A woman walked into the office. “I hope I’m not interrupting. I’m looking for a job. Whom do I see about getting an interview?”

Jennifer looked at Carlos and then replied, “We are hiring, because we are expanding. We’ll be needing more and more people to process the workload. Do you have data entry experience?”

“No, I’m sorry.” the woman answered. “I’m a mother. My name is Tina, by the way. I stayed at home and took care of the children while my husband went out and earned the money. Then he became a Freedom Fighter, and made the supreme sacrifice in Operation U.S.A. Freedom.”

Jennifer was interested. “What happened?”

Tina answered, “Well, there were so many battles in Operation U.S.A. Freedom, you may not have heard of this one. It happened last October. My husband got a job as a janitor at a police station in Brooklyn, New York, the 70th Precinct.”

Jennifer asked, “Isn’t that the one where the cops shoved the toilet plunger up the guy’s butt on 9 August 1997?”

Tina replied, “Yes, that’s the one. My husband’s first day on the job, he rolled a mop bucket into a room. The police captain said he couldn’t mop the floor, because they were just about to start roll call. My husband left the mop bucket and said he’d return later to mop the floor. The captain didn’t know my husband was holding his breath. Dozens of cops walked into the room, and some started gasping for breath. The mop bucket had ammonia and bleach mixed together. Cops tried to help their gasping brother officers, only to start gasping themselves. As they tried to flee the room, my husband was down the hall, firing at them as they stepped into the hallway. This kept the cops trapped inside a room with poison gas.”

Jennifer said, “Kind of like Columbine, where the cops kept the students trapped inside a building with snipers inside it, except that the students didn’t deserve to die.”

Tina continued, “Well, a detective came down the stairs and saw my husband perched in the hallway, gun in hand, ready to shoot the cops that might emerge from the room. My husband engaged the detective in a gunfight, but lost, and got killed in action, but he already killed seventeen cops.”

Jennifer observed, “Pretty good yield for one Freedom Fighter. The government was using those cops as weapons of violence to intimidate innocent people into not exercising their God-given rights, and your husband took seventeen weapons away from the government.”

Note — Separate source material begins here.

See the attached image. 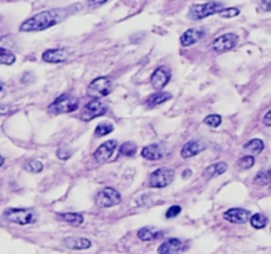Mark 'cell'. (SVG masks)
<instances>
[{"label": "cell", "instance_id": "obj_18", "mask_svg": "<svg viewBox=\"0 0 271 254\" xmlns=\"http://www.w3.org/2000/svg\"><path fill=\"white\" fill-rule=\"evenodd\" d=\"M64 246H66L68 249H73V250H83V249H89L92 246V241L87 240V238H83V237H66L62 241Z\"/></svg>", "mask_w": 271, "mask_h": 254}, {"label": "cell", "instance_id": "obj_34", "mask_svg": "<svg viewBox=\"0 0 271 254\" xmlns=\"http://www.w3.org/2000/svg\"><path fill=\"white\" fill-rule=\"evenodd\" d=\"M70 155H71V151L69 150V148H62V147H61L60 150L57 151V156L60 157V159H62V160H66V159H69V157H70Z\"/></svg>", "mask_w": 271, "mask_h": 254}, {"label": "cell", "instance_id": "obj_32", "mask_svg": "<svg viewBox=\"0 0 271 254\" xmlns=\"http://www.w3.org/2000/svg\"><path fill=\"white\" fill-rule=\"evenodd\" d=\"M180 212H182V207H180V205H172V207L168 208L167 213H165V217L167 218L177 217V216L180 215Z\"/></svg>", "mask_w": 271, "mask_h": 254}, {"label": "cell", "instance_id": "obj_7", "mask_svg": "<svg viewBox=\"0 0 271 254\" xmlns=\"http://www.w3.org/2000/svg\"><path fill=\"white\" fill-rule=\"evenodd\" d=\"M175 179V171L171 168H157L148 178V186L151 188H165Z\"/></svg>", "mask_w": 271, "mask_h": 254}, {"label": "cell", "instance_id": "obj_1", "mask_svg": "<svg viewBox=\"0 0 271 254\" xmlns=\"http://www.w3.org/2000/svg\"><path fill=\"white\" fill-rule=\"evenodd\" d=\"M58 14H60L58 10L41 11L23 22L19 29H20V32H41V31H45V29L53 27L60 22Z\"/></svg>", "mask_w": 271, "mask_h": 254}, {"label": "cell", "instance_id": "obj_31", "mask_svg": "<svg viewBox=\"0 0 271 254\" xmlns=\"http://www.w3.org/2000/svg\"><path fill=\"white\" fill-rule=\"evenodd\" d=\"M239 10L237 7H232V8H225V10H222L221 12H220V16L224 19H232V18H236V16H238L239 15Z\"/></svg>", "mask_w": 271, "mask_h": 254}, {"label": "cell", "instance_id": "obj_3", "mask_svg": "<svg viewBox=\"0 0 271 254\" xmlns=\"http://www.w3.org/2000/svg\"><path fill=\"white\" fill-rule=\"evenodd\" d=\"M224 10V4L221 2H208L204 4H193L189 8L188 18L191 20H201L212 15L220 14Z\"/></svg>", "mask_w": 271, "mask_h": 254}, {"label": "cell", "instance_id": "obj_14", "mask_svg": "<svg viewBox=\"0 0 271 254\" xmlns=\"http://www.w3.org/2000/svg\"><path fill=\"white\" fill-rule=\"evenodd\" d=\"M205 147H207V144L204 143L203 140L192 139L183 146L180 154H182L183 159H189V157L196 156V155H199L200 152H203V151L205 150Z\"/></svg>", "mask_w": 271, "mask_h": 254}, {"label": "cell", "instance_id": "obj_9", "mask_svg": "<svg viewBox=\"0 0 271 254\" xmlns=\"http://www.w3.org/2000/svg\"><path fill=\"white\" fill-rule=\"evenodd\" d=\"M237 44H238V36H237L236 33L230 32L217 37V39L212 43L211 48L216 53H225V52L232 50Z\"/></svg>", "mask_w": 271, "mask_h": 254}, {"label": "cell", "instance_id": "obj_25", "mask_svg": "<svg viewBox=\"0 0 271 254\" xmlns=\"http://www.w3.org/2000/svg\"><path fill=\"white\" fill-rule=\"evenodd\" d=\"M267 216L263 215V213H255L250 217V224L254 229H263L264 226L267 225Z\"/></svg>", "mask_w": 271, "mask_h": 254}, {"label": "cell", "instance_id": "obj_5", "mask_svg": "<svg viewBox=\"0 0 271 254\" xmlns=\"http://www.w3.org/2000/svg\"><path fill=\"white\" fill-rule=\"evenodd\" d=\"M111 90H113V81L110 77H98L87 86V96H90L93 100L94 98L100 100L109 96Z\"/></svg>", "mask_w": 271, "mask_h": 254}, {"label": "cell", "instance_id": "obj_30", "mask_svg": "<svg viewBox=\"0 0 271 254\" xmlns=\"http://www.w3.org/2000/svg\"><path fill=\"white\" fill-rule=\"evenodd\" d=\"M254 164H255V159H254L253 155H246V156H242L238 160L239 168H242V170L251 168Z\"/></svg>", "mask_w": 271, "mask_h": 254}, {"label": "cell", "instance_id": "obj_26", "mask_svg": "<svg viewBox=\"0 0 271 254\" xmlns=\"http://www.w3.org/2000/svg\"><path fill=\"white\" fill-rule=\"evenodd\" d=\"M136 150H138L136 144L129 140V142H125V143L121 144V147H119V154L126 157H134L136 155Z\"/></svg>", "mask_w": 271, "mask_h": 254}, {"label": "cell", "instance_id": "obj_33", "mask_svg": "<svg viewBox=\"0 0 271 254\" xmlns=\"http://www.w3.org/2000/svg\"><path fill=\"white\" fill-rule=\"evenodd\" d=\"M7 41H8V37H0V57H3V56H6V54L12 53L11 50L8 49Z\"/></svg>", "mask_w": 271, "mask_h": 254}, {"label": "cell", "instance_id": "obj_19", "mask_svg": "<svg viewBox=\"0 0 271 254\" xmlns=\"http://www.w3.org/2000/svg\"><path fill=\"white\" fill-rule=\"evenodd\" d=\"M163 236V230L157 229L155 226H143L138 230V237L142 241H155Z\"/></svg>", "mask_w": 271, "mask_h": 254}, {"label": "cell", "instance_id": "obj_38", "mask_svg": "<svg viewBox=\"0 0 271 254\" xmlns=\"http://www.w3.org/2000/svg\"><path fill=\"white\" fill-rule=\"evenodd\" d=\"M6 113H8V109L0 106V114H6Z\"/></svg>", "mask_w": 271, "mask_h": 254}, {"label": "cell", "instance_id": "obj_37", "mask_svg": "<svg viewBox=\"0 0 271 254\" xmlns=\"http://www.w3.org/2000/svg\"><path fill=\"white\" fill-rule=\"evenodd\" d=\"M87 2V4L89 6H92V7H96V6H101V4H105L107 2V0H86Z\"/></svg>", "mask_w": 271, "mask_h": 254}, {"label": "cell", "instance_id": "obj_20", "mask_svg": "<svg viewBox=\"0 0 271 254\" xmlns=\"http://www.w3.org/2000/svg\"><path fill=\"white\" fill-rule=\"evenodd\" d=\"M228 170V164L225 161H218V163H214V164H211L209 167L205 168L204 171L203 176L204 179H213V178H217V176H221L222 174H225Z\"/></svg>", "mask_w": 271, "mask_h": 254}, {"label": "cell", "instance_id": "obj_17", "mask_svg": "<svg viewBox=\"0 0 271 254\" xmlns=\"http://www.w3.org/2000/svg\"><path fill=\"white\" fill-rule=\"evenodd\" d=\"M69 53L65 49H48L43 53V61L49 62V64H60L64 62L68 58Z\"/></svg>", "mask_w": 271, "mask_h": 254}, {"label": "cell", "instance_id": "obj_27", "mask_svg": "<svg viewBox=\"0 0 271 254\" xmlns=\"http://www.w3.org/2000/svg\"><path fill=\"white\" fill-rule=\"evenodd\" d=\"M24 170L28 172H32V174H39L44 170V164L40 160H36V159H28L24 163Z\"/></svg>", "mask_w": 271, "mask_h": 254}, {"label": "cell", "instance_id": "obj_22", "mask_svg": "<svg viewBox=\"0 0 271 254\" xmlns=\"http://www.w3.org/2000/svg\"><path fill=\"white\" fill-rule=\"evenodd\" d=\"M263 148H264L263 140L259 139V138H255V139L249 140V142H246L245 146H243V150H246L247 152H250V154H253V155L260 154V152L263 151Z\"/></svg>", "mask_w": 271, "mask_h": 254}, {"label": "cell", "instance_id": "obj_16", "mask_svg": "<svg viewBox=\"0 0 271 254\" xmlns=\"http://www.w3.org/2000/svg\"><path fill=\"white\" fill-rule=\"evenodd\" d=\"M205 36V32L200 31V29H188L186 32L183 33L182 37H180V44L182 47H191V45H195L196 43H199L203 37Z\"/></svg>", "mask_w": 271, "mask_h": 254}, {"label": "cell", "instance_id": "obj_8", "mask_svg": "<svg viewBox=\"0 0 271 254\" xmlns=\"http://www.w3.org/2000/svg\"><path fill=\"white\" fill-rule=\"evenodd\" d=\"M107 113V105L105 102H102L101 100H97L94 98L93 101H90L89 104H86V106H83L82 113H81V119L85 122H89L94 118H98V117H102Z\"/></svg>", "mask_w": 271, "mask_h": 254}, {"label": "cell", "instance_id": "obj_24", "mask_svg": "<svg viewBox=\"0 0 271 254\" xmlns=\"http://www.w3.org/2000/svg\"><path fill=\"white\" fill-rule=\"evenodd\" d=\"M254 184H257V186H268V184H271V167L258 172L255 178H254Z\"/></svg>", "mask_w": 271, "mask_h": 254}, {"label": "cell", "instance_id": "obj_41", "mask_svg": "<svg viewBox=\"0 0 271 254\" xmlns=\"http://www.w3.org/2000/svg\"><path fill=\"white\" fill-rule=\"evenodd\" d=\"M3 86H4V83L2 82V81H0V92H2V90H3Z\"/></svg>", "mask_w": 271, "mask_h": 254}, {"label": "cell", "instance_id": "obj_4", "mask_svg": "<svg viewBox=\"0 0 271 254\" xmlns=\"http://www.w3.org/2000/svg\"><path fill=\"white\" fill-rule=\"evenodd\" d=\"M4 218L12 224L18 225H28L36 221L35 212L29 208H11L4 212Z\"/></svg>", "mask_w": 271, "mask_h": 254}, {"label": "cell", "instance_id": "obj_12", "mask_svg": "<svg viewBox=\"0 0 271 254\" xmlns=\"http://www.w3.org/2000/svg\"><path fill=\"white\" fill-rule=\"evenodd\" d=\"M117 146H118L117 140H107V142H105L104 144H101V146L97 148L96 152H94V159H96L98 163H105V161H107L113 156Z\"/></svg>", "mask_w": 271, "mask_h": 254}, {"label": "cell", "instance_id": "obj_36", "mask_svg": "<svg viewBox=\"0 0 271 254\" xmlns=\"http://www.w3.org/2000/svg\"><path fill=\"white\" fill-rule=\"evenodd\" d=\"M260 6H262V8H263L264 11L271 12V0H262Z\"/></svg>", "mask_w": 271, "mask_h": 254}, {"label": "cell", "instance_id": "obj_15", "mask_svg": "<svg viewBox=\"0 0 271 254\" xmlns=\"http://www.w3.org/2000/svg\"><path fill=\"white\" fill-rule=\"evenodd\" d=\"M142 156L147 160L155 161V160H161L165 156V148H163L161 144L153 143L150 146H146L142 150Z\"/></svg>", "mask_w": 271, "mask_h": 254}, {"label": "cell", "instance_id": "obj_35", "mask_svg": "<svg viewBox=\"0 0 271 254\" xmlns=\"http://www.w3.org/2000/svg\"><path fill=\"white\" fill-rule=\"evenodd\" d=\"M264 126H267V127H271V110H268L266 114L263 115V119H262Z\"/></svg>", "mask_w": 271, "mask_h": 254}, {"label": "cell", "instance_id": "obj_23", "mask_svg": "<svg viewBox=\"0 0 271 254\" xmlns=\"http://www.w3.org/2000/svg\"><path fill=\"white\" fill-rule=\"evenodd\" d=\"M58 216H60L65 222L71 224V225L78 226L83 222V215H81V213H75V212H66V213H61V215Z\"/></svg>", "mask_w": 271, "mask_h": 254}, {"label": "cell", "instance_id": "obj_39", "mask_svg": "<svg viewBox=\"0 0 271 254\" xmlns=\"http://www.w3.org/2000/svg\"><path fill=\"white\" fill-rule=\"evenodd\" d=\"M191 174H192V172L189 171V170H186V171H184V174H183V178H187V176H191Z\"/></svg>", "mask_w": 271, "mask_h": 254}, {"label": "cell", "instance_id": "obj_29", "mask_svg": "<svg viewBox=\"0 0 271 254\" xmlns=\"http://www.w3.org/2000/svg\"><path fill=\"white\" fill-rule=\"evenodd\" d=\"M221 122H222V117L218 114H209L208 117L204 118V123L208 126H211V127H213V129H216V127H218V126L221 125Z\"/></svg>", "mask_w": 271, "mask_h": 254}, {"label": "cell", "instance_id": "obj_6", "mask_svg": "<svg viewBox=\"0 0 271 254\" xmlns=\"http://www.w3.org/2000/svg\"><path fill=\"white\" fill-rule=\"evenodd\" d=\"M121 194L111 187H106L104 190L98 191L96 195V204L101 208L115 207V205L121 204Z\"/></svg>", "mask_w": 271, "mask_h": 254}, {"label": "cell", "instance_id": "obj_21", "mask_svg": "<svg viewBox=\"0 0 271 254\" xmlns=\"http://www.w3.org/2000/svg\"><path fill=\"white\" fill-rule=\"evenodd\" d=\"M168 100H171V94L165 93V92H157V93L151 94L150 97L147 98L146 106L148 109L156 108V106L165 104Z\"/></svg>", "mask_w": 271, "mask_h": 254}, {"label": "cell", "instance_id": "obj_11", "mask_svg": "<svg viewBox=\"0 0 271 254\" xmlns=\"http://www.w3.org/2000/svg\"><path fill=\"white\" fill-rule=\"evenodd\" d=\"M187 249H188V245L184 241L178 238H169L157 247V254H182Z\"/></svg>", "mask_w": 271, "mask_h": 254}, {"label": "cell", "instance_id": "obj_10", "mask_svg": "<svg viewBox=\"0 0 271 254\" xmlns=\"http://www.w3.org/2000/svg\"><path fill=\"white\" fill-rule=\"evenodd\" d=\"M171 81V70L165 66H160L157 68L155 72L151 75V85L155 90L160 92L168 85V82Z\"/></svg>", "mask_w": 271, "mask_h": 254}, {"label": "cell", "instance_id": "obj_2", "mask_svg": "<svg viewBox=\"0 0 271 254\" xmlns=\"http://www.w3.org/2000/svg\"><path fill=\"white\" fill-rule=\"evenodd\" d=\"M79 108V100L71 94H61L60 97L49 105L48 111L50 114L58 115V114H69L73 111L78 110Z\"/></svg>", "mask_w": 271, "mask_h": 254}, {"label": "cell", "instance_id": "obj_40", "mask_svg": "<svg viewBox=\"0 0 271 254\" xmlns=\"http://www.w3.org/2000/svg\"><path fill=\"white\" fill-rule=\"evenodd\" d=\"M4 164V157L3 156H0V167Z\"/></svg>", "mask_w": 271, "mask_h": 254}, {"label": "cell", "instance_id": "obj_28", "mask_svg": "<svg viewBox=\"0 0 271 254\" xmlns=\"http://www.w3.org/2000/svg\"><path fill=\"white\" fill-rule=\"evenodd\" d=\"M114 131V126L111 125L110 122H104V123H100V125L96 127V131H94V135L96 136H105L109 135L110 133Z\"/></svg>", "mask_w": 271, "mask_h": 254}, {"label": "cell", "instance_id": "obj_13", "mask_svg": "<svg viewBox=\"0 0 271 254\" xmlns=\"http://www.w3.org/2000/svg\"><path fill=\"white\" fill-rule=\"evenodd\" d=\"M251 217V212L242 208H232L224 213V218L232 224H245Z\"/></svg>", "mask_w": 271, "mask_h": 254}]
</instances>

Tina said, “Yes, and the publicity also taught more people this way to take out cops. People learned that they could recharge fire extinguishers designed for water, with ammonia and bleach, and spray it at a cop’s head, disabling the cop so the Freedom Fighter could capture the cop’s gun as a prize of war, and use it when the police dispatcher sends more targets. Billy Americano once pointed out that one advantage the Freedom Fighters would have was that the enemy would never know who would strike, nor when, nor where, nor how, and there are a lot of different ways to take out a cop. SWAT teams dressed in the best bullet-resistant gear in the world could still be attacked. Also, the news media reported the text of a note found in my husband’s pocket that read, ‘Vote wrong, cops die. Don’t like it? Don’t do it.’ This not only deterred members of the New York Legislature from voting wrong, it also deterred many voters from re-electing candidates who support unjust laws.”

Jennifer said, “Carlos and I are partners. I’d like to hire you if he concurs. Carlos, what do you say we give preference to the widows and widowers of Freedom Fighters killed in action? A lot of businesses are run by enemies of liberty, and they give preference to the survivors of cops that got themselves killed enforcing unjust laws.”

Carlos replied, “An excellent idea, in the hiring process, but we cannot keep workers who are unable to do good work. Business is business. We will hire them if all other factors are equal.”